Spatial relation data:
════════════════════

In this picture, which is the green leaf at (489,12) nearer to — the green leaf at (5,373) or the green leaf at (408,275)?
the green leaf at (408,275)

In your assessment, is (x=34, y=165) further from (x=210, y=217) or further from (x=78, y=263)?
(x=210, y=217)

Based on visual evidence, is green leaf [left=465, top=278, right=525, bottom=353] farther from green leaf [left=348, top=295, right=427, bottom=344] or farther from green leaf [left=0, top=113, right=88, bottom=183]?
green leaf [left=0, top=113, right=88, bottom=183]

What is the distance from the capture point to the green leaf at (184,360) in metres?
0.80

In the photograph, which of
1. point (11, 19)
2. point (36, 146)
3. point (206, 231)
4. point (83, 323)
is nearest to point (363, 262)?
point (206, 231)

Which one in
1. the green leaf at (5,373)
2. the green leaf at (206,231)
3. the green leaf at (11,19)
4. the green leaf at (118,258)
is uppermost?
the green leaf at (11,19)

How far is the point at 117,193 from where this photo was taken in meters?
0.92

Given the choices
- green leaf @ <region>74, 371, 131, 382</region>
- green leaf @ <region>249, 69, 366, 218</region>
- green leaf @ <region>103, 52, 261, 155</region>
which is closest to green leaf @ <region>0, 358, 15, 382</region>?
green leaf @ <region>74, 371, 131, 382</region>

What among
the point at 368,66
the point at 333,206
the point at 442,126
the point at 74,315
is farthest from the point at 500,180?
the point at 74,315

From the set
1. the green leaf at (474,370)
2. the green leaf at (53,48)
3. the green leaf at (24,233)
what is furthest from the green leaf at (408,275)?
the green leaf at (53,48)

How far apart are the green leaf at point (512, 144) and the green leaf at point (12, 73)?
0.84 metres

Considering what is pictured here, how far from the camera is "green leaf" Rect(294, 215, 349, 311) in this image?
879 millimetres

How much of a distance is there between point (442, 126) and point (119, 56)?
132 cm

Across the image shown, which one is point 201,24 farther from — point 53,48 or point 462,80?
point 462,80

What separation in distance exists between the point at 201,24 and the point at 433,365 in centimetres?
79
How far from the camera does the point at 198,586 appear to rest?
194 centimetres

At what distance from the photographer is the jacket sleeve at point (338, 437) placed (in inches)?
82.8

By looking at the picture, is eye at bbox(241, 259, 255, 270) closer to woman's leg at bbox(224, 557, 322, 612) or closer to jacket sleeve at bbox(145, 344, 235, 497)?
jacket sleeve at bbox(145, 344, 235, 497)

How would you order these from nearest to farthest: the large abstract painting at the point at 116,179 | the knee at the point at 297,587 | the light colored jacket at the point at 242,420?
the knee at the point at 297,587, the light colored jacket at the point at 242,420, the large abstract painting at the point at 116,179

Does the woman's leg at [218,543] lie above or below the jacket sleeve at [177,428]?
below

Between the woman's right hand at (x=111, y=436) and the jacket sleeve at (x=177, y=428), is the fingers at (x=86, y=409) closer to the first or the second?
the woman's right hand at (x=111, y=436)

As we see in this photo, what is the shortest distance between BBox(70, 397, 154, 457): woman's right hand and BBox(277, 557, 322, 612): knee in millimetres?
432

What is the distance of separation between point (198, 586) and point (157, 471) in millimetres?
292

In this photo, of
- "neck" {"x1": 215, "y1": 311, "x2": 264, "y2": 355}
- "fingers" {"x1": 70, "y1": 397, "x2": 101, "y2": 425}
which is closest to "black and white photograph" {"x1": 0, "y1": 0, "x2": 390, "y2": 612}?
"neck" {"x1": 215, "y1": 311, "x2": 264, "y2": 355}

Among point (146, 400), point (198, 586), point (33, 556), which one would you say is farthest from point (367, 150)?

════════════════════

Exercise objective:
Please lay out the listing as a Markdown table with the columns Row and Line, starting at the line that contains "What is the distance of" and ending at the end of the listing. Leave out blank lines.

Problem solution:
| Row | Line |
|---|---|
| 1 | What is the distance of separation between point (198, 586) and point (157, 471) in millimetres? |
| 2 | 292 |
| 3 | In this photo, of |
| 4 | - "neck" {"x1": 215, "y1": 311, "x2": 264, "y2": 355} |
| 5 | - "fingers" {"x1": 70, "y1": 397, "x2": 101, "y2": 425} |
| 6 | which is closest to "black and white photograph" {"x1": 0, "y1": 0, "x2": 390, "y2": 612}? |
| 7 | "neck" {"x1": 215, "y1": 311, "x2": 264, "y2": 355} |
| 8 | Among point (146, 400), point (198, 586), point (33, 556), which one would you say is farthest from point (367, 150)? |